Como Malaussène le había recomendado, la viuda Ho estaba a las nueve en punto en la esquina del bulevar de Belleville y la calle Pali-Kao. Precisamente entonces, un antiguo autobús con imperial, atestado de ancianas en estado de júbilo, se detuvo ante ella. Subió sin vacilar y fue recibida por una ovación digna de una heredera real llevada a los toros. Rodeada, abrazada, mimada, la instalaron en el mejor puesto: un enorme puf cubierto de cachemira, colocado en una especie de estrado a la derecha del conductor. El cual conductor, Stojilkovitch, un viejo con melena de azabache, gritó con increíble voz de bajo:
—Hoy, compañeras, en honor de la señora Ho, nos haremos el París de los asiáticos.

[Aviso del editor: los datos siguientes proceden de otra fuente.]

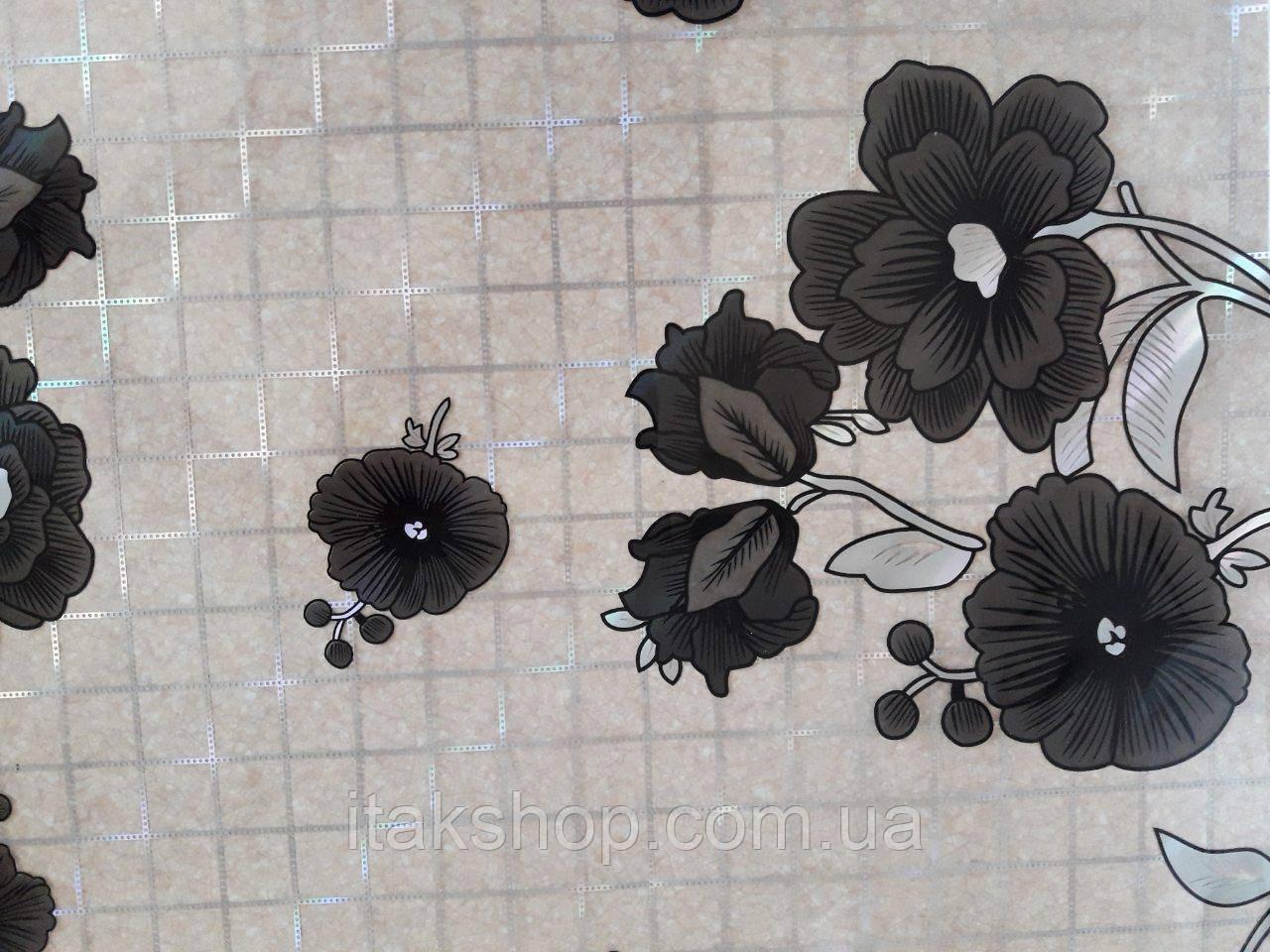 М'яке скло Скатертину з лазерним малюнком Soft Glass 1.3х0.8м товщина 1.5 мм Чорні квіточки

Visto desde el interior, el autobús nada tenía ya de autobús. Las cortinas de cretona que alegraban sus ventanas, los profundos sofás colocados en lugar de los asientos, a lo largo de las paredes forradas de terciopelo, las mesillas y las mesas de bridge atornilladas al suelo a través de las gruesas alfombras, la estufa de cerámica, a la austríaca, que procuraba una olorosa calidez de madera, los apliques modernistas que difundían una luz cobriza, el panzudo samovar que brillaba como una llamada al sueño, todo aquel revoltijo de segunda mano, que se adivinaba obtenido en las aceras al azar de sus paseos, daba al autobús de Stojilkovitch un aspecto de lupanar transiberiano que no dejó de inquietar a la viuda Ho.
—Te lo juro, chiquillo, me he dicho que, si no tenía cuidado, iba a acabar como puta vieja en un prostíbulo de Ulan Bator, Mongolia exterior.
Pero el rostro de Pastor sólo expresaba una atención profesional. En la cabeza de Pastor una muchacha caía. Una acera ensangrentada asfaltaba la cabeza de Pastor. Thian le tendió un vaso de bourbon y dos cápsulas rosadas. Pastor rechazó las cápsulas y mojó sus labios en el líquido ambarino.
—Sigue.
De hecho, Thian había montado en el autobús, con la rabia en el estómago, convencido aún («la intuición, chiquillo, la parte femenina de cualquier pasma») de la culpabilidad de Malaussène en el asesinato de las viejas, y de la complicidad del yugoslavo de la voz de bronce. No se dejó conmover por la atmósfera del autobús. En verdad, gracias a Stojilkovitch, todas aquellas ancianas parecían felices como no lo son ya muchas jóvenes; en verdad, ninguna de aquellas mujeres parecía haber sufrido nunca la soledad, la pobreza, ni siquiera el menor reumatismo; en verdad, allí todo el mundo parecía amarse íntimamente; en verdad, el viejo Stojilkovitch sabía atender el menor de sus deseos como ningún marido en el mundo... En verdad...
—Pero si es para terminar como una oca vieja bajo la navaja barbera, chiquillo...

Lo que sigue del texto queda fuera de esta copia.